_WRITTEN TASK_
In the lipsync-2 announcement below, which kinds of humans does the model work across?

[sync.] we built the most natural lipsync model in the world, again.

lipsync anyone in any video, no training required, available now via API.

Prady Modukuru

sync.

13 days ago

https://sync.so/

tldr;

lipsync-2 is the most advanced video-to-video lipsyncing model in the world
It’s zero-shot, so you don’t need to wait for an “actor”, “clone”, or “avatar” to train before using it.
Even so, it learns and generates a speaker’s unique style of speech
It works across live-action, animated, and AI-generated humans
Thousands of developers use it to build video translation, word-level editing of video, and character re-animation workflows today (including generating realistic AI UGC)
We’re launching our YC deal, 4mo’s of our scale plan for free plus $1000 in credits 🚀

https://www.youtube.com/watch?v=j5iJ2k05ltc

What did we build?

We built lipsync-2, the first in a new generation of zero-shot lipsyncing models. It seamlessly edits any person's lip movements in a video to match any audio without having to train or be fine-tuned on that person.

Zero-shot lipsync models are versatile because they edit any arbitrary person and voice without having to train or fine-tune on every speaker. But traditionally they can lose traits unique to the person, like their speaking style, skin textures, teeth, etc.

_RAW RECORDS_
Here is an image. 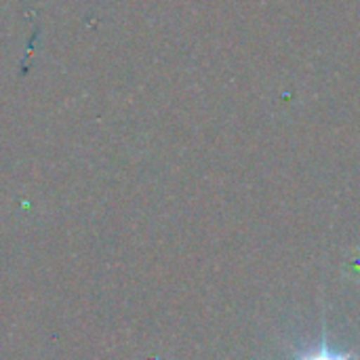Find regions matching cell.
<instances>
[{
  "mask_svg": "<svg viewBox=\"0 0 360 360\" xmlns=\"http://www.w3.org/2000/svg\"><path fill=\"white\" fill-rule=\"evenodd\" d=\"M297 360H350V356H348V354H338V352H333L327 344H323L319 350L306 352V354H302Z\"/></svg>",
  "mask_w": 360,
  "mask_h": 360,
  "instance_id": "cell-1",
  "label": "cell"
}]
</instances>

==

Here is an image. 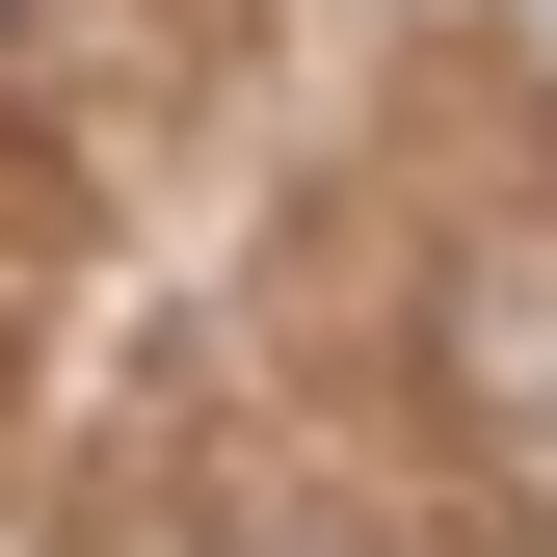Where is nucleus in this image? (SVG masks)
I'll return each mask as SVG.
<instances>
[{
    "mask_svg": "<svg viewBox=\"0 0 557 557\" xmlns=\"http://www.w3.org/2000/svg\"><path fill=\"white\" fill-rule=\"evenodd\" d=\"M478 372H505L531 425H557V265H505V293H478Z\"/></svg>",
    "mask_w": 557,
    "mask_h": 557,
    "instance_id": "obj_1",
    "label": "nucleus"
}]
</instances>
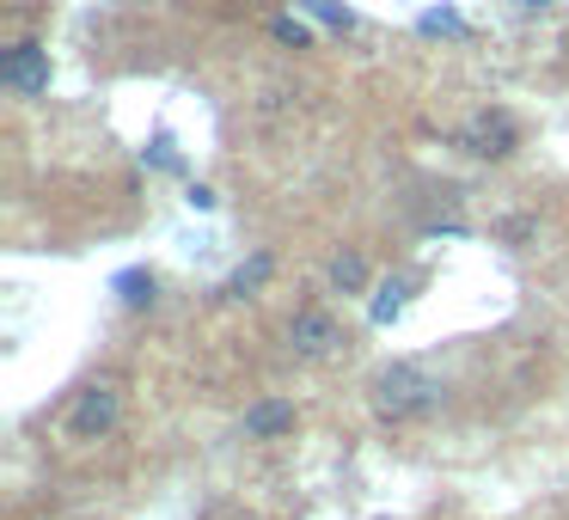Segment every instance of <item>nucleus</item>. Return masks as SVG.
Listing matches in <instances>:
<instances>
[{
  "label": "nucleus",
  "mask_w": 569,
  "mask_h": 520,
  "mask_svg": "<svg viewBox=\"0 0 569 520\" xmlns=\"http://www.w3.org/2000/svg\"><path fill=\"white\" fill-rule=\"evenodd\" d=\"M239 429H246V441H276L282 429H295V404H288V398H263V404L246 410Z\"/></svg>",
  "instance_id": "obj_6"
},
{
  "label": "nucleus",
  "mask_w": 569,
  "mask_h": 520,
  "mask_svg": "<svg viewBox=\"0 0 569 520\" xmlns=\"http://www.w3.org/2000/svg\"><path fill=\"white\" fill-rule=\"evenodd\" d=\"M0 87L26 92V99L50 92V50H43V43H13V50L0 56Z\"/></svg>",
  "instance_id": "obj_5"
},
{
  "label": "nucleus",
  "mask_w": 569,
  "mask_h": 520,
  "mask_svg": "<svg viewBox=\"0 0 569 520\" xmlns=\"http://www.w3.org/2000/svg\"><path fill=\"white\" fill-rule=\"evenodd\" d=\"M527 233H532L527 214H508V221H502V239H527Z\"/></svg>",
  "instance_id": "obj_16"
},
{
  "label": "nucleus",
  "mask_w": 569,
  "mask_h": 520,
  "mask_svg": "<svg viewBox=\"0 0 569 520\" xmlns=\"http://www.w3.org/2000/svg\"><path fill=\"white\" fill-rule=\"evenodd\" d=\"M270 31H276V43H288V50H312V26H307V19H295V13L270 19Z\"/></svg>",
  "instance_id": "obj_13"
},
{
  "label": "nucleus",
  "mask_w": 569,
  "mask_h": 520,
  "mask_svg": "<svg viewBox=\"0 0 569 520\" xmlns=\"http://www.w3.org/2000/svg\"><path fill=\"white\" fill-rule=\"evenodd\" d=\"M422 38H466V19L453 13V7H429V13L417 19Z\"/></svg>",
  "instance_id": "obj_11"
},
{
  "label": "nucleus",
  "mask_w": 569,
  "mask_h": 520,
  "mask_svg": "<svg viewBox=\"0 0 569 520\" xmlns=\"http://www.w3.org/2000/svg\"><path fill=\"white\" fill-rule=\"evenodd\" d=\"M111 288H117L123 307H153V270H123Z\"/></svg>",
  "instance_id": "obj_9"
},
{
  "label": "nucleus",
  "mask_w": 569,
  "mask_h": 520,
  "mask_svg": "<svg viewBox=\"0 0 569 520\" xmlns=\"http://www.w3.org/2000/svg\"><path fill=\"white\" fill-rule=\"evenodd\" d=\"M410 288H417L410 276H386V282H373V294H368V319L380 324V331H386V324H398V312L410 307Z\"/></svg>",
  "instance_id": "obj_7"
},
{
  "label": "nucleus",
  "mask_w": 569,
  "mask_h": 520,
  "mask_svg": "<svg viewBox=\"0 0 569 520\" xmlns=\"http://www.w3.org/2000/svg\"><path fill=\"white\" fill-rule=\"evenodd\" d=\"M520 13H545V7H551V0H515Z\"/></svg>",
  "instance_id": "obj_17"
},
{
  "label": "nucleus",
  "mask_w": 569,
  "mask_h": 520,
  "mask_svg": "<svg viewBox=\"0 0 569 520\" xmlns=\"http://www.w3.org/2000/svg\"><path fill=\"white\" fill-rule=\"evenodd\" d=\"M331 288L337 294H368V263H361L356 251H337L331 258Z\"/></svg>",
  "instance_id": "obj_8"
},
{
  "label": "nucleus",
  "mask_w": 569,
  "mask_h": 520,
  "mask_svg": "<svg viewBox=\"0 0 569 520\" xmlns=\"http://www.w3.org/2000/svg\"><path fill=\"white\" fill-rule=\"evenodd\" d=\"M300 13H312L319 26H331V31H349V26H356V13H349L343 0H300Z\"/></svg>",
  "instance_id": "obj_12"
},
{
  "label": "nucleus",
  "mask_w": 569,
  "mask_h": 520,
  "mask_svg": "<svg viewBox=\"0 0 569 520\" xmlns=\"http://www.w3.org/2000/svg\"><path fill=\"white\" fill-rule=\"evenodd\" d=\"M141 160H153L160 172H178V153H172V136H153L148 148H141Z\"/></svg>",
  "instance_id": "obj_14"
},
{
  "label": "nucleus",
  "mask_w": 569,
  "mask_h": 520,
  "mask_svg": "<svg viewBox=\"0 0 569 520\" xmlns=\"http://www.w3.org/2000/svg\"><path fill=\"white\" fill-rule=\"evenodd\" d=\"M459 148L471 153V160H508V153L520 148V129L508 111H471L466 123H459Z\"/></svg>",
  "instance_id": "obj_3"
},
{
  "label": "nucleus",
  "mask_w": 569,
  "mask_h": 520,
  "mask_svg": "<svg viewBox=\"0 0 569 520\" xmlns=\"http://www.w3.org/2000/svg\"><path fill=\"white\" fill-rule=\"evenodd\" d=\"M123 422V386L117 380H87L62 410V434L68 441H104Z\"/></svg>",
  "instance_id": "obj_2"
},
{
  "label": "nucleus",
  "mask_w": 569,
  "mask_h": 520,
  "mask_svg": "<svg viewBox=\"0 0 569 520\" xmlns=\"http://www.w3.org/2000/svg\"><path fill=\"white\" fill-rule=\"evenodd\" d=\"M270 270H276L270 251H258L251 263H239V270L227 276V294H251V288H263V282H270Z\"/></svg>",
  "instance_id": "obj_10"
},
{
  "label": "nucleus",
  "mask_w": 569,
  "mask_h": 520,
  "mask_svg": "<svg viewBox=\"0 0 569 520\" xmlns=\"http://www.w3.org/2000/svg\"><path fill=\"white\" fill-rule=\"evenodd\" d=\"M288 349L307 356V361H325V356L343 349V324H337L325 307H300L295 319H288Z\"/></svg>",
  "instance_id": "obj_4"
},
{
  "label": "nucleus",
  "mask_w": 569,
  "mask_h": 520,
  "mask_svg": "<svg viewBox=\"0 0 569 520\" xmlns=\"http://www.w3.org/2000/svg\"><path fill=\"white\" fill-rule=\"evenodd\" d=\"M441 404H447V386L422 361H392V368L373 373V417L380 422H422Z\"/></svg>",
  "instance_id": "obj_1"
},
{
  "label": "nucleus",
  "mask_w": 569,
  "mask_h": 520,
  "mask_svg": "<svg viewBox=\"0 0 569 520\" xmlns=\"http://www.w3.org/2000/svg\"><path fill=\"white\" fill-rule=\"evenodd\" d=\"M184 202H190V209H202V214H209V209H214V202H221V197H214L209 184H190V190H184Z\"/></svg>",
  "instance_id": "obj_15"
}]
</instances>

_EXERCISE SOLUTION_
Live-action, animated, and AI-generated humans.